Last-Modified: Wed, 24 Dec 2014 13:09:04 GMT
Vary: Accept-Encoding
Content-Encoding: gzip
Keep-Alive: timeout=2, max=100
Connection: Keep-Alive
Transfer-Encoding: chunked
Content-Type: application/json; charset=UTF-8
OkHttp-Selected-Protocol: http/1.1
OkHttp-Sent-Millis: 1420621288104
OkHttp-Received-Millis: 1420621288554
Sending request **** on Connection{****:80, proxy=DIRECT@ hostAddress=**** cipherSuite=none protocol=http/1.1}
Accept: application/json;
Host: ****
Connection: Keep-Alive
Accept-Encoding: gzip
User-Agent: okhttp/2.2.0
Response is equal to described above
As you can see, no If-None-Match
header is present in the next request.
I see this question keeps getting attention and as soon as there is no real answer I can pick from - I'm am providing my investigation on the topic and closing the thread for now.
The end result of investigation and some discussions in the retrofit and okhttp threads on GitHub was that there was supposedly an issue in OkHttp that could prevent If-None-Match tag being set for the outgoing requests.
The issue was supposed to be fixed in OkHttp 2.3, and I'm using 'supposed' here because I didn't yet test if it really works. The testing was difficult because I was using Retrofit, and Retrofit itself had to be updated to use the new version of OkHttp and add some new Interceptors support to be able to debug all headers that are set by OkHttp. Related thread is here: https://github.com/square/okhttp/issues/831
I'm not sure if Retrofit was updated after that. Hopefully it was, so there is a good chance that issue is already fixed and Etag should properly work - just make sure you have latest versions of Retrofit and OkHttp.
I will try to test everything myself once I have time.
Using OkHttp interceptors will help you to diagnose the headers coming in & out of your application.
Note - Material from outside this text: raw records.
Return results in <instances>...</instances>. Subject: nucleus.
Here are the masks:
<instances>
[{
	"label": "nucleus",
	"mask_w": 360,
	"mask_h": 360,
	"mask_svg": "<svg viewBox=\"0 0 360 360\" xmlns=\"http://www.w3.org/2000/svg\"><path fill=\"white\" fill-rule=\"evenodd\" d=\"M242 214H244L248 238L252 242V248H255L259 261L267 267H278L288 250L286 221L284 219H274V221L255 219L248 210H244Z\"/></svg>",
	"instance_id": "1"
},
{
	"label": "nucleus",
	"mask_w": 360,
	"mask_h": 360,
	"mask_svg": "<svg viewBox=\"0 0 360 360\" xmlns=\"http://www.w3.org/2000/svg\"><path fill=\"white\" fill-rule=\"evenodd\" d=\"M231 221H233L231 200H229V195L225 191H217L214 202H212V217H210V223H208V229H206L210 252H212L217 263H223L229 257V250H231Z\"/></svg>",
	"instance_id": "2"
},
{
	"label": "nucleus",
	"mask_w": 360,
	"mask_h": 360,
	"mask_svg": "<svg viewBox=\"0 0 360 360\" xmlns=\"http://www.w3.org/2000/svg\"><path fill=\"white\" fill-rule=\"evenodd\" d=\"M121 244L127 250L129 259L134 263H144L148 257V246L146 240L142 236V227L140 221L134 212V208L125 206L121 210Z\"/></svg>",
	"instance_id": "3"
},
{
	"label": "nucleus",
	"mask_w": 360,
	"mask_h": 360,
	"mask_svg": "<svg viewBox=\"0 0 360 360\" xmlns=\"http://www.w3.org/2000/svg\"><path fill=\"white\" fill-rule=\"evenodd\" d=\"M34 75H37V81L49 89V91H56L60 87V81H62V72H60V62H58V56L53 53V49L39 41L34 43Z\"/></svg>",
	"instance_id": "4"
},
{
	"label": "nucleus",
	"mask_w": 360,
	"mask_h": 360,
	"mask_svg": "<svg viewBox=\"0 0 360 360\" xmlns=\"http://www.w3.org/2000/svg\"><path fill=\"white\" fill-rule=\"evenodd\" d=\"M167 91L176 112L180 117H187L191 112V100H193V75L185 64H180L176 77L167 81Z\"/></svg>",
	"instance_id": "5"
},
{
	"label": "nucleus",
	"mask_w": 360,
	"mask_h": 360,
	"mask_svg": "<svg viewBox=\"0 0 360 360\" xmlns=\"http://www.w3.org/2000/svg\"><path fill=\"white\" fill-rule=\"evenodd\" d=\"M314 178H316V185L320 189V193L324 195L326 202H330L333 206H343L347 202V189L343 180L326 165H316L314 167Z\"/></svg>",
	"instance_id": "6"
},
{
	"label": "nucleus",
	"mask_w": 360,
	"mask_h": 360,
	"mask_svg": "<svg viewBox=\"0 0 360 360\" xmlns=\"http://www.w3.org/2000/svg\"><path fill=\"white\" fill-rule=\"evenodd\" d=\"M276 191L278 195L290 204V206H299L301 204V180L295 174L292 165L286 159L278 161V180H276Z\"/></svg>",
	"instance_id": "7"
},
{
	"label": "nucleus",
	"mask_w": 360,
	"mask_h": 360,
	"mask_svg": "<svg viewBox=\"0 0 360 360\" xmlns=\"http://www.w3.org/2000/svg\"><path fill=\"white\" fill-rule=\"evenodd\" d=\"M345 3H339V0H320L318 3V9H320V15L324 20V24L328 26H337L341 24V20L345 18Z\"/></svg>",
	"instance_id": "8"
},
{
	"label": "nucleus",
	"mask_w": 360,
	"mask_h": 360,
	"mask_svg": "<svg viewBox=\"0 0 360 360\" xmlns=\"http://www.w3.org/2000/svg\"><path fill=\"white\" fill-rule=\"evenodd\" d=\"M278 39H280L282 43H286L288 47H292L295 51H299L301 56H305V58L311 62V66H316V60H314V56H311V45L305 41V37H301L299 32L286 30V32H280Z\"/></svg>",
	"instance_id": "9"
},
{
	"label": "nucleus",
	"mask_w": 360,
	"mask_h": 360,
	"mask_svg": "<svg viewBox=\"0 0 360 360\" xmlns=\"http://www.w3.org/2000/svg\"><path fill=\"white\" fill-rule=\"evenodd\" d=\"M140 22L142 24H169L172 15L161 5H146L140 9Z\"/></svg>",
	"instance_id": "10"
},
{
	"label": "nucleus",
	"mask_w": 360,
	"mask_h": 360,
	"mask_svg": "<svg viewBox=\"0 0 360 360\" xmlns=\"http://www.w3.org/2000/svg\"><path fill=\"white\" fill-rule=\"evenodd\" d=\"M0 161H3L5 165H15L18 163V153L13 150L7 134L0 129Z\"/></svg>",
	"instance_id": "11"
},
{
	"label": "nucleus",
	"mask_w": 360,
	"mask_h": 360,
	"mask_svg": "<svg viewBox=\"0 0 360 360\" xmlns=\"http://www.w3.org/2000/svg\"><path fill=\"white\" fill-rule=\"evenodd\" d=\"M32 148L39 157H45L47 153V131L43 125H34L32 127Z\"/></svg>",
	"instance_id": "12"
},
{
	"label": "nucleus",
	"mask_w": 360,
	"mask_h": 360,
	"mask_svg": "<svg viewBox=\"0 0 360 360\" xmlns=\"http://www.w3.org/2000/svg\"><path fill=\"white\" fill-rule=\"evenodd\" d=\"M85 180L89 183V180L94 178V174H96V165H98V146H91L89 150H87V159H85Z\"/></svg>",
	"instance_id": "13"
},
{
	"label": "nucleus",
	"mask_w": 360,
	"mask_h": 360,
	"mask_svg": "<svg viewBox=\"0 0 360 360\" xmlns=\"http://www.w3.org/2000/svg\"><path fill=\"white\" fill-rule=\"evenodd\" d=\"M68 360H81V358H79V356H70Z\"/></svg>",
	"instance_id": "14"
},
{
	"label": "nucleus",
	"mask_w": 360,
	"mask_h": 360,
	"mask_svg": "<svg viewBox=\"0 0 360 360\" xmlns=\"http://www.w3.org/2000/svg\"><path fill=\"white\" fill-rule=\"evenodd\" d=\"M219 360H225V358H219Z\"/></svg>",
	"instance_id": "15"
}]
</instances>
The interceptors doc gives a code example of an interceptor that logs request & response headers on the network. You can use this as-is.
class LoggingInterceptor implements Interceptor {
@Override public Response intercept(Chain chain) throws IOException {
Request request = chain.request();
long t1 = System.nanoTime();
logger.info(String.format("Sending request %s on %s%n%s",
request.url(), chain.connection(), request.headers()));
Response response = chain.proceed(request);
long t2 = System.nanoTime();
logger.info(String.format("Received response for %s in %.1fms%n%s",
response.request().url(), (t2 - t1) / 1e6d, response.headers()));
return response;
}
}
To hook it up to Retrofit, you'll need to get a pre-release snapshot of Retrofit. As of January, 2015, the currently-shipping versions of Retrofit don't participate in OkHttp's interceptors. There will be a release shortly that does, but it's not ready yet.